:: Page extract

SRGSSR / pillarbox-documentation

Technical cross-platform documentation for Pillarbox
https://srgssr.github.io/pillarbox-documentation
MIT License
3 stars 0 forks source link

LSVS stream validation #69

Closed defagos closed 4 months ago

defagos commented 5 months ago

As a member of the stream team, I want the player team to validate the new LSVS streams so that we can go live.

Acceptance criteria

Tasks

defagos commented 4 months ago

The streams can be tested on MMF under the stream-team-dev section:

and

defagos commented 4 months ago

Early feedbacks:

samderdritte commented 4 months ago

Thanks @defagos for the early feedback.

We can adjust as you request. We could adjust both:

I would suggest we don't do both at the same time so we can more easily identify the root cause. Which one would you want us to do first?

::::
:: Exercise data

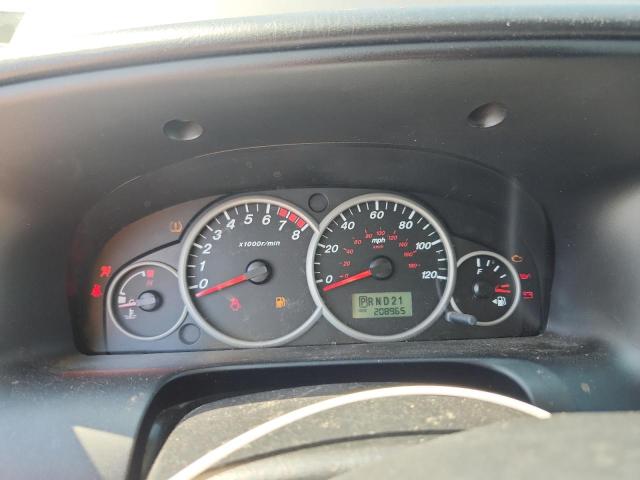 Aukcja sprzedaży 2006 Mazda Tribute, vin: 4F2CZ04136KM29698, numer aukcji: 67557706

::::

**Brief:** Reproduce the whole LSVS stream validation thread above word for word.

**Response below:**
SRGSSR / pillarbox-documentation

Technical cross-platform documentation for Pillarbox
https://srgssr.github.io/pillarbox-documentation
MIT License
3 stars 0 forks source link

LSVS stream validation #69

Closed defagos closed 4 months ago

defagos commented 5 months ago

As a member of the stream team, I want the player team to validate the new LSVS streams so that we can go live.

Acceptance criteria

Tasks

defagos commented 4 months ago

The streams can be tested on MMF under the stream-team-dev section:

and

defagos commented 4 months ago

Early feedbacks:

samderdritte commented 4 months ago

Thanks @defagos for the early feedback.

We can adjust as you request. We could adjust both:

I would suggest we don't do both at the same time so we can more easily identify the root cause. Which one would you want us to do first?